━━━ Provided passage

Hello developers,
I’m writing a simple piece of code which is trying to use the OpenCV 3.2.0 library’s CUDA optimised code to do some image processing. However, I got an unexpectedly poor performance on my TK1. Performing a box filter on a 4k by 1k image using kernel size of 5 runs for 0.017 seconds on CPU. I have tested the same box filter on GPU, but I got an unexpected execution time of 2 seconds. What’s worse is, when I tried to use a loop to filter 25 images, the GPU process got killed. This is rather poor. I have attached the code. Would you guys help me with this problem? I would be grateful if you could share me some docs on GPU programming.
In the code below, SPImage is a class I wrote for generating images containing random salt&pepper noise. Full code could be found in https://github.com/sthy14/TK1CV
#include "SPImage.hpp"
#include "omp.h"

━━━━━━

▶ [Challenge A]
Answer these from the forum post on slow CUDA box filtering, please:
(i) Which version of the OpenCV library is the code using?
(ii) How long did the box filter take to run on the GPU?
(iii) What kind of images does the SPImage class generate?
▶ [Challenge B]
Write the next part of the forum post on slow CUDA box filtering, starting right after its final line.

━━━ Stored records

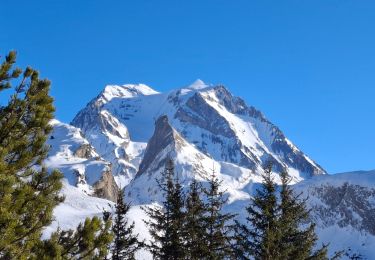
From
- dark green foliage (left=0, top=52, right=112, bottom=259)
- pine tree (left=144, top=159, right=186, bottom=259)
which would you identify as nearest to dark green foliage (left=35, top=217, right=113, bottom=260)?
dark green foliage (left=0, top=52, right=112, bottom=259)

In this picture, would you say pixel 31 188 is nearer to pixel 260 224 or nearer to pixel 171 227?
pixel 260 224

━━━━━━

▶ [Exercise answer A]
(i) OpenCV 3.2.0
(ii) 2 seconds
(iii) Images containing random salt-and-pepper noise

▶ [Exercise answer B]
#include <vector>
#include <opencv2/opencv.hpp>
#include <string>
#include <iostream>
#include <fstream>
#define NUMBER 1
using namespace cv;
using namespace std;
int main(int argc, char* argv[]) {
cuda::DeviceInfo gpu;
if (!gpu.isCompatible()) {
cout << "GPU is not compatible\n";
exit(-1);
}
SPImage generator;
Mat image[25];
for (int i = 0; i < NUMBER; i++) {
image[i] = generator.Generate(4096, 1024);
string fileName = "imgO" + to_string(i) + ".bmp";
imwrite(fileName, image[i]);
}
cuda::GpuMat gImage[25];
for (int i = 0; i < NUMBER; i++) {
gImage[i].upload(image[i]);
}
Ptr<cuda::Filter> gpuBlur = cuda::createBoxFilter(CV_8UC1, CV_8UC1, Size(5, 5));
Mat imageOut[25];
cuda::GpuMat gOut[25];
Mat gImageOut[25];
Mat mpImageOut[25];
double sStart = (double) getTickCount();
for (int i = 0; i < NUMBER; i++) {
blur(image[i], imageOut[i], Size(5, 5));
}
double sTime = ((double) getTickCount() - sStart) / getTickFrequency();
cout << sTime << "\n";
double mpStart = (double) getTickCount();
#pragma omp parallel for
for (int i = 0; i < NUMBER; i++) {
blur(image[i], mpImageOut[i], Size(5, 5));
}
double mpTime = ((double) getTickCount() - mpStart) / getTickFrequency();
cout << mpTime << "\n";
double gStart = (double) getTickCount();
for (int i = 0; i < NUMBER; i++) {
gpuBlur->apply(gImage[i], gOut[i]);
}
double gTime = ((double) getTickCount() - gStart) / getTickFrequency();
cout << gTime << "\n";
for (int i = 0; i < 25; i++) {
gOut[i].download(gImageOut[i]);
}
for (int i = 0; i < NUMBER; i++) {
// Output processed images.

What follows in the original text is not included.